The Extraordinary Journey of the Fakir: Multinational co-production has a bit of everything but not enough of anything

By Jim Slotek

Rating: C-plus

As a writer, Ken Scott has shown heart in two languages – in his 2003 French-Language Seducing Doctor Lewis (directed by Jean-François Pouliot), and its English counterpart, 2013’s The Grand Seduction, directed by Don McKellar.

As a director, that heart is stretched impossibly thin in the aggressively pleasant The Extraordinary Journey of the Fakir.

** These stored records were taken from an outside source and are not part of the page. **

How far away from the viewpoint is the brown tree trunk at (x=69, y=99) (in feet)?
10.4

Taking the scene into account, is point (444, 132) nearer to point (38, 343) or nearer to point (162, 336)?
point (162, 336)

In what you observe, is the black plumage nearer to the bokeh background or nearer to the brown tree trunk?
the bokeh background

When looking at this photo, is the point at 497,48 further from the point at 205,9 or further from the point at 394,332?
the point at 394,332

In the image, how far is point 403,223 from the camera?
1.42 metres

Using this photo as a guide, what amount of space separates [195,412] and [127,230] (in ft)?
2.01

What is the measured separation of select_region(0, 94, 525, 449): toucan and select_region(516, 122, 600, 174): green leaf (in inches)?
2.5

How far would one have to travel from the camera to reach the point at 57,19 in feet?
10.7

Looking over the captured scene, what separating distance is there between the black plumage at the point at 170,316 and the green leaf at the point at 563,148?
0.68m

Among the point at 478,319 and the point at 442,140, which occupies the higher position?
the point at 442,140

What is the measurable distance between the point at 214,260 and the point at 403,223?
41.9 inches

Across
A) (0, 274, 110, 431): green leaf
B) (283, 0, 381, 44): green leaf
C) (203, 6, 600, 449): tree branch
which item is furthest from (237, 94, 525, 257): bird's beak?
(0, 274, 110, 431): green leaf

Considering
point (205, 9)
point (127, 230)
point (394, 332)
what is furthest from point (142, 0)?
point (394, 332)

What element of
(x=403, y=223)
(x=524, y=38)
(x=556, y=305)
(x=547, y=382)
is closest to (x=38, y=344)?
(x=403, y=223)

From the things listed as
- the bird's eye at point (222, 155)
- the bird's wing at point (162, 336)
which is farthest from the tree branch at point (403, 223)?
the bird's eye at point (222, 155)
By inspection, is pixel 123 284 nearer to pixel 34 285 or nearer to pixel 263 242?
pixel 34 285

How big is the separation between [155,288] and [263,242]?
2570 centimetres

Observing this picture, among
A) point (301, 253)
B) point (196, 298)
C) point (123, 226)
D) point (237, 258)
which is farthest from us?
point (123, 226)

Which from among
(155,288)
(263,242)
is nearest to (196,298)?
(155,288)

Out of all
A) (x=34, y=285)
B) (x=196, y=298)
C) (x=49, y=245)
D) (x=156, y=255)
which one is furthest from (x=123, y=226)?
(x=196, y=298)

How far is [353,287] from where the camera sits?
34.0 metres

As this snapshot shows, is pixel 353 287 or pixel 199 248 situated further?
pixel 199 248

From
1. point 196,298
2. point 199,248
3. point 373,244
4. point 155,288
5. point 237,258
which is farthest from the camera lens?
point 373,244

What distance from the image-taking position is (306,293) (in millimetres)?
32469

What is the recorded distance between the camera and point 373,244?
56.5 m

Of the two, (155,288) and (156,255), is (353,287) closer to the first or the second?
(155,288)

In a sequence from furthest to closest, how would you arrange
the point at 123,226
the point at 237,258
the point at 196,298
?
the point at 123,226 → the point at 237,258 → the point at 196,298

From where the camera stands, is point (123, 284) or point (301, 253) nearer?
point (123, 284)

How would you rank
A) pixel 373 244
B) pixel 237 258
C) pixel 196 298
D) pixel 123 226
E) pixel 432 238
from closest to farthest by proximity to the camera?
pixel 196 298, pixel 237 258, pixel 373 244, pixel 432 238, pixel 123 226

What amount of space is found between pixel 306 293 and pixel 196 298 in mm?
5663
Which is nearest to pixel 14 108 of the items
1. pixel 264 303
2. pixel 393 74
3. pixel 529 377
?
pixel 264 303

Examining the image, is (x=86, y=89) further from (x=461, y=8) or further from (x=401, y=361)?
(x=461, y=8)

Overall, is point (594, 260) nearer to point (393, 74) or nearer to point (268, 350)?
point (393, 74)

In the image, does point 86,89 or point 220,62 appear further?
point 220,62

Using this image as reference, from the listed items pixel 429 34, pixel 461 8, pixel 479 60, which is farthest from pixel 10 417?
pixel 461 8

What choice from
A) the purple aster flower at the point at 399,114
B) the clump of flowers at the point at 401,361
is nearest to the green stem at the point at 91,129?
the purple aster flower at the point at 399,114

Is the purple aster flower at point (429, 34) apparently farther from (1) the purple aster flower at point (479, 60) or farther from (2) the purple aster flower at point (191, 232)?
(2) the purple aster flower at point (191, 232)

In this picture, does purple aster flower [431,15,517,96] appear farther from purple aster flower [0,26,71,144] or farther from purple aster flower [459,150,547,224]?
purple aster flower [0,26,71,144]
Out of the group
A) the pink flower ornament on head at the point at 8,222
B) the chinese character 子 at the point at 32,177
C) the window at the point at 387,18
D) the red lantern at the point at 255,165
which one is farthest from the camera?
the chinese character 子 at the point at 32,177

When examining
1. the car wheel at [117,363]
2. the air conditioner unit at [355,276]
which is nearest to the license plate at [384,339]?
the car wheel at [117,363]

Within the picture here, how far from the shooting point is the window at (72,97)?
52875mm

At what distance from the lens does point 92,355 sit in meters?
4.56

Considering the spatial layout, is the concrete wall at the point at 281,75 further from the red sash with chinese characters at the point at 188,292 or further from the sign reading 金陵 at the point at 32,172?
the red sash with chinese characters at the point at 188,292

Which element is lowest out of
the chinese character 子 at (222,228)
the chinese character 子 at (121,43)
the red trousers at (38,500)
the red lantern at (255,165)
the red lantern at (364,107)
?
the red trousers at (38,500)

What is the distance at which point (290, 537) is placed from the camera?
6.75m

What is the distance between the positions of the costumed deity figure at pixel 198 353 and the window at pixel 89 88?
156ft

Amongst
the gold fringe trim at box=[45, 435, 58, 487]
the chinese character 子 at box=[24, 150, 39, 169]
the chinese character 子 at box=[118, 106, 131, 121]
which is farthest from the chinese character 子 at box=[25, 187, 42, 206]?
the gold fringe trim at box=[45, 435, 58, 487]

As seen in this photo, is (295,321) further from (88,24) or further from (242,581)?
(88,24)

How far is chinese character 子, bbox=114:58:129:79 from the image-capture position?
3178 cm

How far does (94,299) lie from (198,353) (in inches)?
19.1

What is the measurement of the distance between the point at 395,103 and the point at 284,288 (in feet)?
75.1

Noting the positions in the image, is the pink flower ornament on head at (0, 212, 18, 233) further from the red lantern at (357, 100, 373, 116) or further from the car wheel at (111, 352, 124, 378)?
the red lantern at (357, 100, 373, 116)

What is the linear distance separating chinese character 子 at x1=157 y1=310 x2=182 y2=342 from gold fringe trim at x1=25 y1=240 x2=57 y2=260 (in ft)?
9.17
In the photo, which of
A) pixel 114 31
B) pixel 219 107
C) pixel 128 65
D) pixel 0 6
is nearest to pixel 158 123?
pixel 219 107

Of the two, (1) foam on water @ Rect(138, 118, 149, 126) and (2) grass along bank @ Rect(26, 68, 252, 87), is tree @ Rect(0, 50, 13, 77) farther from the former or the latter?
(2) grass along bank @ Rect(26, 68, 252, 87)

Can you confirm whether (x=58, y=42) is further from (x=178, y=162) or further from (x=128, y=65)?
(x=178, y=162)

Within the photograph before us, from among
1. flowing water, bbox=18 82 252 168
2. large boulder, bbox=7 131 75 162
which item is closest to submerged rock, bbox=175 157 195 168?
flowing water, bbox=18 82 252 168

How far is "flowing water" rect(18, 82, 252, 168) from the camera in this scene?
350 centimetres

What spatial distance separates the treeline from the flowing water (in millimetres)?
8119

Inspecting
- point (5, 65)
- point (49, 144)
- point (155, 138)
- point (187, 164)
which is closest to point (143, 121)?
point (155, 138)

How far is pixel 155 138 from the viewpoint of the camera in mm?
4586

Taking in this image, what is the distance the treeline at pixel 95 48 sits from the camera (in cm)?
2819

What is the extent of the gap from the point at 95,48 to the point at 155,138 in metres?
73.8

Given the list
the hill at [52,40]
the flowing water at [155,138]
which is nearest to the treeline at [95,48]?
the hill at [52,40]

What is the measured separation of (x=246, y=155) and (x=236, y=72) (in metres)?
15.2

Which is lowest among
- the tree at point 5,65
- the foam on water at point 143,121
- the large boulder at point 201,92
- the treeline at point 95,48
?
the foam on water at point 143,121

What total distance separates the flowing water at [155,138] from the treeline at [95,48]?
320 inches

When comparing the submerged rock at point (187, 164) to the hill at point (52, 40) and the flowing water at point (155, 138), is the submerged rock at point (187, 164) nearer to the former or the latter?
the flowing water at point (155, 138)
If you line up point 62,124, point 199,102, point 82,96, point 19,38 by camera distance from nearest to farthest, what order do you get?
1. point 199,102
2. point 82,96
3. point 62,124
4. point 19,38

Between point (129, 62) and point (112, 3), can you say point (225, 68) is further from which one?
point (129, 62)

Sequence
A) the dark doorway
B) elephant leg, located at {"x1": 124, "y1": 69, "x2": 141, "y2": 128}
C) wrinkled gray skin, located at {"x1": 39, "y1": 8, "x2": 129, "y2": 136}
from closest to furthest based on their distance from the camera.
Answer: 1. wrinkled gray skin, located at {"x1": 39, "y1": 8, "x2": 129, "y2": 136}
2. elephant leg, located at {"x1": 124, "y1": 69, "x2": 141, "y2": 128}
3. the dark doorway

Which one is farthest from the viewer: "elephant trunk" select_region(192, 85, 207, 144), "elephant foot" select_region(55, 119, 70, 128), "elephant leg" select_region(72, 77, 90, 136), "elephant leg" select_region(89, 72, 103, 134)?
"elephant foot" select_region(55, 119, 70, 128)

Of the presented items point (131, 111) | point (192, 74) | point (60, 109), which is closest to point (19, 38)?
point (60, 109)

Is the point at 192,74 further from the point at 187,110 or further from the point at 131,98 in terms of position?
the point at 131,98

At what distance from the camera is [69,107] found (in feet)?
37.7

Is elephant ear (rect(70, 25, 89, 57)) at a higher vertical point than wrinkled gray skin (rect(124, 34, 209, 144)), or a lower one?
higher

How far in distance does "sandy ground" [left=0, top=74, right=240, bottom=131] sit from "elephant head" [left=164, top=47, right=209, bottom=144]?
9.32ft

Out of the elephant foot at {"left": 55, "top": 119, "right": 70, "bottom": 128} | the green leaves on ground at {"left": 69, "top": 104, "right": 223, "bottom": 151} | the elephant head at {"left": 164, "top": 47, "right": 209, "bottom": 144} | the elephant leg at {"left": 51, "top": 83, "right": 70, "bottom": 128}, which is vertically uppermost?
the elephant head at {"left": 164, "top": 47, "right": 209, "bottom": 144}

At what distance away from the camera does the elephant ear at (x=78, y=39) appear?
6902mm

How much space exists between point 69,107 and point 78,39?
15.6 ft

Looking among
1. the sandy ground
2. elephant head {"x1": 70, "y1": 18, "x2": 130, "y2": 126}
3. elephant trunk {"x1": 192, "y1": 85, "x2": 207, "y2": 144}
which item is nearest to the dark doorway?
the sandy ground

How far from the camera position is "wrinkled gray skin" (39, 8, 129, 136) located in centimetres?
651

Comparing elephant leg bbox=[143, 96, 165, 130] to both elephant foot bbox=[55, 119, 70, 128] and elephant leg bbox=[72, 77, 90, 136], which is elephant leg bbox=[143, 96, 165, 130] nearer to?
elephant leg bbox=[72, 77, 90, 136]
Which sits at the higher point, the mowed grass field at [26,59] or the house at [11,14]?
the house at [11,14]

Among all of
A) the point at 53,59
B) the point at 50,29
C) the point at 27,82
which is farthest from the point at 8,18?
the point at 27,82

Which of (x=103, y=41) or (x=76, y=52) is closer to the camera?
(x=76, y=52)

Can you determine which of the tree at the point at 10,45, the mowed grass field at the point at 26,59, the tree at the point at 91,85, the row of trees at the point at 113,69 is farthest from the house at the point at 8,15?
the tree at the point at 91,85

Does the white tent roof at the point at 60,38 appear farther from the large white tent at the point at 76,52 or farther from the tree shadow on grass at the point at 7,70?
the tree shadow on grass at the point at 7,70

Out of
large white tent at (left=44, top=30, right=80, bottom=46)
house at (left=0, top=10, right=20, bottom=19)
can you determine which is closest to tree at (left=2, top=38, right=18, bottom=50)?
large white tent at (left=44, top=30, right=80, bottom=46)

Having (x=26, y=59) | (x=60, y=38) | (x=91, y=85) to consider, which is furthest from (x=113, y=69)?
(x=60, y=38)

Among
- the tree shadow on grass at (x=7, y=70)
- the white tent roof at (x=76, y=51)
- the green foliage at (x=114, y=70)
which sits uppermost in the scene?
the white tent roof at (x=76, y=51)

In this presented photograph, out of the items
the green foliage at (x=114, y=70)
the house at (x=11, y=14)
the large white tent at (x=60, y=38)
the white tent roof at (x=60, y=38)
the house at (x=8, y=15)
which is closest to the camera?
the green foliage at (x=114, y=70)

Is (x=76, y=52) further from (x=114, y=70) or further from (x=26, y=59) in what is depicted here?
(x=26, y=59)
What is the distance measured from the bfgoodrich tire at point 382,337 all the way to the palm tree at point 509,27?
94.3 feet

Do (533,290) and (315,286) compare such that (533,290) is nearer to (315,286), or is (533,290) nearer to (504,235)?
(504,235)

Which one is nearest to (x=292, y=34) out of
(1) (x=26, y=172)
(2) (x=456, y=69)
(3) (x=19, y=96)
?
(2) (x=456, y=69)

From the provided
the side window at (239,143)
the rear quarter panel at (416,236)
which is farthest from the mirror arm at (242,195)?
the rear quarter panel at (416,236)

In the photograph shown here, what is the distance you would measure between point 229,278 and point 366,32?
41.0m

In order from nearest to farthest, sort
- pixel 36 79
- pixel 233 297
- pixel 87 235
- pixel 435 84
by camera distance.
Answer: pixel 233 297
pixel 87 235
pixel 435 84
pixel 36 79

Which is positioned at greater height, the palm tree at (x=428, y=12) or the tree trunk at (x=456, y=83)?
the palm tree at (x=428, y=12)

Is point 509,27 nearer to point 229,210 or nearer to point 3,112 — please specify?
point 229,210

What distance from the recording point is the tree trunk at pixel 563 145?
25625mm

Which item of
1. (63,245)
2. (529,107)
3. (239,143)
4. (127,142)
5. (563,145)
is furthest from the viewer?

It’s the kind of edgeless tale one can expect from a French, Indian, Belgian co-production, a French-Canadian director and a worldwide release schedule. With random elements of Bollywood, Western musicals and unlikely episodic plot contrivances, it is made to please everybody. The result is inoffensive.

Aja (Dhanush) charms a movie star played by Berenice Bejo in The Extraordinary Journey of the Fakir

Aja (Dhanush) charms a movie star played by Berenice Bejo in The Extraordinary Journey of the Fakir

Taken from Romain Puértolas’ French novel “The Extraordinary Journey of the Fakir Who Got Trapped in an IKEA Wardrobe,” this travelogue of a story, ironically, works best when it stays in one place for a while and we start to get to know people. But its directive is to stay on the move, mostly treating characters as amiable plot devices.

The Extraordinary Journey of the Fakir begins promisingly enough. Aja (Bollywood leading man Dhanush) introduces himself to some boys who’ve been sentenced to four years in a juvenile facility. Despite some initial surly resistance on their part, he proceeds to tell them a story of growing up in Mumbai as the son of a single mother (Amruta Sant).

Aja and his cousins were street con artists and pickpockets, with the added twist of Aja’s dexterity in sleight-of-hand and tricks involving levitation and “psychic surgery.” They are always on the verge of being either arrested, or killed by the gangsters whose territory they work, happily racing through the streets avoiding pursuit.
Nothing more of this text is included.